Passage:
Editor’s Note: Joseph Byrum is chief data scientist at Principal Financial Group, an investment management group based in Des Moines, Iowa. Byrum recently joined Principal after 11 years at Syngenta, most recently in a senior global product development, innovation, and delivery role. He is a regular contributor to AgFunderNews; you can find his previous posts here. Connect with him on Twitter @ByrumJoseph.
His latest guest post for AgFunderNews focuses on the value of farm data.
How do we value the data that come from the farm? The question has no simple answer.
Mastercard’s long-running “priceless” advertising campaign captured the difficulty quantifying the value of certain things in a series of commercials highlighting the ease of specifying the worth of certain physical products. A father taking his son to a baseball game pays $91 for the tickets, food and an autographed baseball — all purchased on credit, naturally. Each item has a clear, fixed value. But the intangible worth of the conversation between father and son during the afternoon outing was deemed to be priceless.
The same contrast can be made on the farm, where land, seed, water, fertilizer, crop protection products, farm machinery, fuel, sensors, labor and software all have a price that’s easy to pinpoint. By contrast, the data generated by working the land with each of these items have no fixed price, but at the same time, there’s a high demand for access to that information. The farm data clearly have value, even if a dollar figure is not easy to assign.
The value of data in soybean production
It might help to consider an example of what farm data can do for soybean farmers to shed some light on the scale of data’s potential value.
By any measure, the United States dominates soybean production. Out of the estimated 351 million tons that will be produced this year worldwide, about a third — 117 million tons — will come from US fields, according to the USDA. Incredibly, however, Brazil is just 3 million tons shy of snatching the title of world’s top soy producer from the US, a situation that would have been unthinkable a mere decade ago.
What has changed in the last ten years? Brazil used to find itself 28 million tons behind US growers, but the country has swiftly caught up, nearly doubling its soy output, while maintaining a 12% advantage in the per-acre cost of growing ($364.09 in the United States compared to $324.33 in Brazil). The USDA says the secret behind Brazil’s jump in soybean yields is the “new seed technology developments by EMBRAPA.”

Information:
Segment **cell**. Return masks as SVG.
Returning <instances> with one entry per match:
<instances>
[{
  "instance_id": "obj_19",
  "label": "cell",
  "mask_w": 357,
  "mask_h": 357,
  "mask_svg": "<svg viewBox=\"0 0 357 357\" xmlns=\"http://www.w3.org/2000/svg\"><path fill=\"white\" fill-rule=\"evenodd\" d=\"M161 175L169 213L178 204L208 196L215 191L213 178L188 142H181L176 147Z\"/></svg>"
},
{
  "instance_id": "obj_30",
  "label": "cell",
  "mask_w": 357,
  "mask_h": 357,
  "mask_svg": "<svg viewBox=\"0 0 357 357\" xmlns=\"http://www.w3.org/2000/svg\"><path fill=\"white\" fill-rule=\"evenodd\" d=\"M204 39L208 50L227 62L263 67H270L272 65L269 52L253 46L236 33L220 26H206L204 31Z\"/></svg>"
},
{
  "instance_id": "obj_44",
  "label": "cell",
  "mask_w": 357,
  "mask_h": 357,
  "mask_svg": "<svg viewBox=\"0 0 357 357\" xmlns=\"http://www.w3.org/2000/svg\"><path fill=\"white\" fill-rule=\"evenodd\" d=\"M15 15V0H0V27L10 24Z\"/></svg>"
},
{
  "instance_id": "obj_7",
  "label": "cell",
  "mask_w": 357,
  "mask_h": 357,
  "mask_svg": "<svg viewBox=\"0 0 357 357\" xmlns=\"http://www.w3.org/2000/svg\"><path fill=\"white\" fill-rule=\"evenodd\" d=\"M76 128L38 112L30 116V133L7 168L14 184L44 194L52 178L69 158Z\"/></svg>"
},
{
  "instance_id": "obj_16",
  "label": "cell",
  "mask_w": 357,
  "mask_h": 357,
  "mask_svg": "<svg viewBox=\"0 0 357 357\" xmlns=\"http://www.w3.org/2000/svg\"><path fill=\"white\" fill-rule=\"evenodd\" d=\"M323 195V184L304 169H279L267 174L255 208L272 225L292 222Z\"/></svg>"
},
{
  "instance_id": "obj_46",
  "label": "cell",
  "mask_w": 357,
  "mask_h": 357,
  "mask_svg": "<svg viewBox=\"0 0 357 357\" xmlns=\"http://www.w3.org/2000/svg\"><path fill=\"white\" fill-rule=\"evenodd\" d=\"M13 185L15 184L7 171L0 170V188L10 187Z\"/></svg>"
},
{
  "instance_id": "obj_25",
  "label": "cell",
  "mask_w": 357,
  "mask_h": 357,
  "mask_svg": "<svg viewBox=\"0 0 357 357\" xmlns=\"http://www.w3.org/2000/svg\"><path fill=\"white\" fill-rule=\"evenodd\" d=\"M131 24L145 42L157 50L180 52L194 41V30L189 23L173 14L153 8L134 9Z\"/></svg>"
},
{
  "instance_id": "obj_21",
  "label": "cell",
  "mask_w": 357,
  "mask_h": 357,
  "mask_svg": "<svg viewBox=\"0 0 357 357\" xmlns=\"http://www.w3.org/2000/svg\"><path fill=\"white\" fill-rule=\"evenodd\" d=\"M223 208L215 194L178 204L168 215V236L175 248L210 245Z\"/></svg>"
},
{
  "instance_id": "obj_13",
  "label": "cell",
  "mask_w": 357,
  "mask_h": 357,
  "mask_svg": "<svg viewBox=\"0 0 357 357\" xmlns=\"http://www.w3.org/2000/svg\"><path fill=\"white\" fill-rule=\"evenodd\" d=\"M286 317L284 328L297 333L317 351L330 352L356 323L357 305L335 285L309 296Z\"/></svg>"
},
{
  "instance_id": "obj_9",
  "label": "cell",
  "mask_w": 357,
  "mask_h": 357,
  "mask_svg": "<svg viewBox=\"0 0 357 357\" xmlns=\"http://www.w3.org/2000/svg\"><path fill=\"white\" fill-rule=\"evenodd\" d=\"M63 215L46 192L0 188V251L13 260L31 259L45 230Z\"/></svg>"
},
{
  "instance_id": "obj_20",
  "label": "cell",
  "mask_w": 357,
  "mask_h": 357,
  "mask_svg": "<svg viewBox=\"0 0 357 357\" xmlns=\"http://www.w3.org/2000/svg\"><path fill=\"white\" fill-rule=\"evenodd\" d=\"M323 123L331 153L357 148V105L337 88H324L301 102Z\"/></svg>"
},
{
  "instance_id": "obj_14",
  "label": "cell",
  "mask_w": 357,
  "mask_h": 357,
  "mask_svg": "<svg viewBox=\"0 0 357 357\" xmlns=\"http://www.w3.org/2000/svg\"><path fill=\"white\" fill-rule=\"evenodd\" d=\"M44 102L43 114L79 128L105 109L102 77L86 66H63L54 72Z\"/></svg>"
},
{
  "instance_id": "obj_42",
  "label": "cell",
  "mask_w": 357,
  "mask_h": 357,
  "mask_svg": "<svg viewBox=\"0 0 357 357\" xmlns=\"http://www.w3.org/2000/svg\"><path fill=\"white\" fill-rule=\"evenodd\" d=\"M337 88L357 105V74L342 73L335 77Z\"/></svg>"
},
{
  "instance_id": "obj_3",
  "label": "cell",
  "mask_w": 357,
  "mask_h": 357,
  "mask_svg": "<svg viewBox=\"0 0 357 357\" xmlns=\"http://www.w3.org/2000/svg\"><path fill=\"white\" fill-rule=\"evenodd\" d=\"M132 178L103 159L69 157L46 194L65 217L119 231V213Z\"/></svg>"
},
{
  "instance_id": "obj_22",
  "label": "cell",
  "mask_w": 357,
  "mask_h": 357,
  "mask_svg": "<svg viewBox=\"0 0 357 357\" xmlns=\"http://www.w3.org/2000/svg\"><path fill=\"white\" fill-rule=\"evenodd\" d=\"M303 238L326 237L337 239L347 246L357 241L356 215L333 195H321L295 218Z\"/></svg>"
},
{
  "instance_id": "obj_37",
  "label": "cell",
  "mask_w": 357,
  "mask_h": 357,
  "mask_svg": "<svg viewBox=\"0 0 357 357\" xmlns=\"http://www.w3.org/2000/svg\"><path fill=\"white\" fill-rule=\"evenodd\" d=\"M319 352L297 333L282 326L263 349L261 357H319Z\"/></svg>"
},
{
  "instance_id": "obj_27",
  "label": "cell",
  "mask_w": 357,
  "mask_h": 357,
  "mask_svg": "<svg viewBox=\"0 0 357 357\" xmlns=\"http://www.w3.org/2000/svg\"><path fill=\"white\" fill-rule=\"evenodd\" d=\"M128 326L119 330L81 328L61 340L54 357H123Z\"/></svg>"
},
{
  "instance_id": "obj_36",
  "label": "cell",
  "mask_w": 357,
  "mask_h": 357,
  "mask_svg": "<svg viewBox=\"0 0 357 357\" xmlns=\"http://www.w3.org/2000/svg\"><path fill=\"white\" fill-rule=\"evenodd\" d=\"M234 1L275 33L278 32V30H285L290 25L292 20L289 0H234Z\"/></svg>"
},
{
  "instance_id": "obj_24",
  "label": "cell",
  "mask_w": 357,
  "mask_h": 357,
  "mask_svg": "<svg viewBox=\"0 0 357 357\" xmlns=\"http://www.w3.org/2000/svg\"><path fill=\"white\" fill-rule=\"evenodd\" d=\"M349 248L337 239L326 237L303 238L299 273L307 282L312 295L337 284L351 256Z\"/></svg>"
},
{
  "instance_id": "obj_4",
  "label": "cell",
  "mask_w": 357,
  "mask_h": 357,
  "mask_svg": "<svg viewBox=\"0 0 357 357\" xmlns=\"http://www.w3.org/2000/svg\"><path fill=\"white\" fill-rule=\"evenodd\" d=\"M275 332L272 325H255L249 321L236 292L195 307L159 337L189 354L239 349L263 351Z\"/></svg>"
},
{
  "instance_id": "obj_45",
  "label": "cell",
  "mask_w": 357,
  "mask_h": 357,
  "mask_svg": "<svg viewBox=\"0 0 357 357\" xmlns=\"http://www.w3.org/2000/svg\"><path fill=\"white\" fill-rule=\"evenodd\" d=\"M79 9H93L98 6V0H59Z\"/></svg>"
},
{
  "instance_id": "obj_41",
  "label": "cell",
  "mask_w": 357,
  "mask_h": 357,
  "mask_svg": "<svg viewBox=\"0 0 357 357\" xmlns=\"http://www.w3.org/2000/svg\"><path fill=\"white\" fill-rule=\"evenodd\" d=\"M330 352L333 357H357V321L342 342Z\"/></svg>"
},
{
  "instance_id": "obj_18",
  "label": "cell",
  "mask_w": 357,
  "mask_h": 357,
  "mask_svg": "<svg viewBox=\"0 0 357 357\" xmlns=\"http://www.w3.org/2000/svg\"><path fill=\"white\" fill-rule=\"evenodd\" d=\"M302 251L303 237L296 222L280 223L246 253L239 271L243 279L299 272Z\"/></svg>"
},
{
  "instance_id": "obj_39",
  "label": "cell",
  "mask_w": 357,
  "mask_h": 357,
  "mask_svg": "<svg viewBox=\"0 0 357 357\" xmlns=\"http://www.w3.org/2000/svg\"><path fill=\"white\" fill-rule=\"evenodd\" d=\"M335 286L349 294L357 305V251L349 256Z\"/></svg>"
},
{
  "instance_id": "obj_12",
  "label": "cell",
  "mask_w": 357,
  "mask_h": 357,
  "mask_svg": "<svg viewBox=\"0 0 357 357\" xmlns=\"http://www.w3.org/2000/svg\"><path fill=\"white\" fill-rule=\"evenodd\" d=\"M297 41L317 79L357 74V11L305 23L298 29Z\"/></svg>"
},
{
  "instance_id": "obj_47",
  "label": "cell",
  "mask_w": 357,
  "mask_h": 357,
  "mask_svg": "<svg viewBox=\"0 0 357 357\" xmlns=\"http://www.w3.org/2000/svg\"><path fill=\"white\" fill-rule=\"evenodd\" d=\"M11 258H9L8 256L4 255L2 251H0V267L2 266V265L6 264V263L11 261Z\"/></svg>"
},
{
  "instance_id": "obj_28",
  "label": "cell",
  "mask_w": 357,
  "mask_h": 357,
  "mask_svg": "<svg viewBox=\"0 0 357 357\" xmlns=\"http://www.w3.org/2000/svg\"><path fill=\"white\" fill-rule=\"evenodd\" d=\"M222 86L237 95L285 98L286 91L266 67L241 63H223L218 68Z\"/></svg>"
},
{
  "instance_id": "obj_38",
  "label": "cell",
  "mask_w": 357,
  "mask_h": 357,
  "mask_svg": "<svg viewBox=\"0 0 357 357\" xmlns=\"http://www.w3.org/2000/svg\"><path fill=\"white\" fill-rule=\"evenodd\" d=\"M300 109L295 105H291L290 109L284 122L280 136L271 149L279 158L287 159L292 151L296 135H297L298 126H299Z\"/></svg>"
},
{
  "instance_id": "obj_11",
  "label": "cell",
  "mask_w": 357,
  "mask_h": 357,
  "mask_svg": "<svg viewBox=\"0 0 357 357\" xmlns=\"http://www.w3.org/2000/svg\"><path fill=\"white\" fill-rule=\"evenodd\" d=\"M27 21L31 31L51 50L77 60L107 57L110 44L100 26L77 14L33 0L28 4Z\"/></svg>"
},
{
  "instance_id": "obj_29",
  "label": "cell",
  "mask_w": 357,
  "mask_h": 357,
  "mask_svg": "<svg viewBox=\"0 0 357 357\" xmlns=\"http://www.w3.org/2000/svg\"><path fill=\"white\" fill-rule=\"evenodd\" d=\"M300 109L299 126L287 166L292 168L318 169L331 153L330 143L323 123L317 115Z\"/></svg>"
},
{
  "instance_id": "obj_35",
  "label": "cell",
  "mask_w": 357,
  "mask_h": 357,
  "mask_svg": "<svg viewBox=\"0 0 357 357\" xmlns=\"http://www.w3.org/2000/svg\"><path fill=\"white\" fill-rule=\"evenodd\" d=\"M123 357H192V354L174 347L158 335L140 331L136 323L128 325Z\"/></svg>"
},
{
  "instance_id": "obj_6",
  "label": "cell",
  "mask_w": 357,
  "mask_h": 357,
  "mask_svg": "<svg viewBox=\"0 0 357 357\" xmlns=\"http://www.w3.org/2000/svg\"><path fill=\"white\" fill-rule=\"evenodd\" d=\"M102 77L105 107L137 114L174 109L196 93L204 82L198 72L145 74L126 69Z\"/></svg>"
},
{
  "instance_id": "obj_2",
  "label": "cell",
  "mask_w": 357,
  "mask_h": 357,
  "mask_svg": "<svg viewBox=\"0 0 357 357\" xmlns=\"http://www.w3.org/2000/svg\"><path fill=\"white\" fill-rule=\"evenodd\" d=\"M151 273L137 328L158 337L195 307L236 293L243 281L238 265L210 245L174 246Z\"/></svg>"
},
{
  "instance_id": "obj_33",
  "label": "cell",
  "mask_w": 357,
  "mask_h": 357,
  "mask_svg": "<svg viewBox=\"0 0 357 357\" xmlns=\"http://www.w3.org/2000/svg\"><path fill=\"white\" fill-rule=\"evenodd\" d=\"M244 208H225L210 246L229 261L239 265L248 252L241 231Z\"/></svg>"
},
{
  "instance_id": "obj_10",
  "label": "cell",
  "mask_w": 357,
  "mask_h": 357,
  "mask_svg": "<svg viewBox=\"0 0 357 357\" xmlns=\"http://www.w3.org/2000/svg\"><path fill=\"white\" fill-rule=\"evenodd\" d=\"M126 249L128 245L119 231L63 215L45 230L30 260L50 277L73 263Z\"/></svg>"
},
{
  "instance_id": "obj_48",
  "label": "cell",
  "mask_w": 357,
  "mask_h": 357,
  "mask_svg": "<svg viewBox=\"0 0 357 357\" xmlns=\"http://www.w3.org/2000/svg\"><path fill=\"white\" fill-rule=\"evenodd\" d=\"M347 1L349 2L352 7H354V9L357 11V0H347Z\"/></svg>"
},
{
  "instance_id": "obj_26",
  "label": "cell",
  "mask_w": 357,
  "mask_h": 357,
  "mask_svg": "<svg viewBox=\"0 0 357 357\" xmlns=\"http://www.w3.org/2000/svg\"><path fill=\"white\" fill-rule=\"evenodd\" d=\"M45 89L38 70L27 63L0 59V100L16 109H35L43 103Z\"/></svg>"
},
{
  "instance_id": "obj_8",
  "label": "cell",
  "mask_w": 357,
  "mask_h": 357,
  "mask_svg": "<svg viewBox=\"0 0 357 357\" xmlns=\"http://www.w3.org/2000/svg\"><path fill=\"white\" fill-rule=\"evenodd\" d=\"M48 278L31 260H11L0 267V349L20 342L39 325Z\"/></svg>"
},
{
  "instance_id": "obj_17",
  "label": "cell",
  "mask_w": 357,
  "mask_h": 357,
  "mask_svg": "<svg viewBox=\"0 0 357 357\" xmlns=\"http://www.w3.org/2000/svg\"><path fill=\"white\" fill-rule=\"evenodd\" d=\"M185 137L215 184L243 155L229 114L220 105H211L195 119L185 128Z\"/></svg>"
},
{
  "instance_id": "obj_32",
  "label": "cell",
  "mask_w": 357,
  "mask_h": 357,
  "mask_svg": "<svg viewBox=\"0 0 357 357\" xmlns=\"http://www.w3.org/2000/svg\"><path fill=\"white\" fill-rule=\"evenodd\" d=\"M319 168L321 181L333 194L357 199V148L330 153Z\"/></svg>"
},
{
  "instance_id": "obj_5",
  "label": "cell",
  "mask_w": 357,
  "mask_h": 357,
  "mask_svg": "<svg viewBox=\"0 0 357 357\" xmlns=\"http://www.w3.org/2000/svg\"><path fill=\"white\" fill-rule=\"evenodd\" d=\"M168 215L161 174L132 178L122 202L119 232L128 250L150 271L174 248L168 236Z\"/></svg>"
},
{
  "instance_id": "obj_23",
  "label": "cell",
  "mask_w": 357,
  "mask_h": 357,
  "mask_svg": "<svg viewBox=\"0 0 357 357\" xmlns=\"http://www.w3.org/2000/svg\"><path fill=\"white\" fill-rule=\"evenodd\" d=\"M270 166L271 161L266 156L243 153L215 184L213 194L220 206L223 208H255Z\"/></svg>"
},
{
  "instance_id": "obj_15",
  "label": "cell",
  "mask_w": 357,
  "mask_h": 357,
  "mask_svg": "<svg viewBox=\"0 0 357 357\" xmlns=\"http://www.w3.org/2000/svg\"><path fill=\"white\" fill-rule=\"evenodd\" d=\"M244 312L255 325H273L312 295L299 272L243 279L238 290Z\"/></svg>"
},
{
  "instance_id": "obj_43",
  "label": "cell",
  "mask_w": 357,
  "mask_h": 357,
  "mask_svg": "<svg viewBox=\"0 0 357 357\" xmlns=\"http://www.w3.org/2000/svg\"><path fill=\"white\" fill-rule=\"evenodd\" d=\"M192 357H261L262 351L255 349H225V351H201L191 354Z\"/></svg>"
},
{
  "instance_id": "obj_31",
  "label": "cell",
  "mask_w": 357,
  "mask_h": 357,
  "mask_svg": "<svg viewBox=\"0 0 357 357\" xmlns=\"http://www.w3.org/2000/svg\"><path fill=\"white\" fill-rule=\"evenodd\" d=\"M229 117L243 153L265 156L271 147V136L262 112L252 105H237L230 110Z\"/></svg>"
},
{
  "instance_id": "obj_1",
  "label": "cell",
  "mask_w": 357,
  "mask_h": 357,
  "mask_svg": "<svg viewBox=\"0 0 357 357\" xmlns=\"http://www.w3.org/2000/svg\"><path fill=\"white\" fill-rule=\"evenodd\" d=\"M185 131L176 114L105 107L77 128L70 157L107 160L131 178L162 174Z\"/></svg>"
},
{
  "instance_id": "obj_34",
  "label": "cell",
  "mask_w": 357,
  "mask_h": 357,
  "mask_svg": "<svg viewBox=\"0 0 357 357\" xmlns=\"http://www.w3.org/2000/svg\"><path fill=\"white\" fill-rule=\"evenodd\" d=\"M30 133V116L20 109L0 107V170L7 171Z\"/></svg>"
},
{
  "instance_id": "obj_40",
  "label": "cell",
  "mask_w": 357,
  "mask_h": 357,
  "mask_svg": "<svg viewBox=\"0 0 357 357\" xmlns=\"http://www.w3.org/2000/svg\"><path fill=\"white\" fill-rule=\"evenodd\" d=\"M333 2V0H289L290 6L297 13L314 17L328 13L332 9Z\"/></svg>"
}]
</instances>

Exercise 1:
According to the farm data article, what is the per-acre cost of growing soybeans in Brazil?
Exercise 2:
In the farm data article, write out the text from "How do we value" to "to be priceless." again, substituting "Visa" for "Mastercard".

Exercise output 1:
$324.33

Exercise output 2:
How do we value the data that come from the farm? The question has no simple answer.
Visa’s long-running “priceless” advertising campaign captured the difficulty quantifying the value of certain things in a series of commercials highlighting the ease of specifying the worth of certain physical products. A father taking his son to a baseball game pays $91 for the tickets, food and an autographed baseball — all purchased on credit, naturally. Each item has a clear, fixed value. But the intangible worth of the conversation between father and son during the afternoon outing was deemed to be priceless.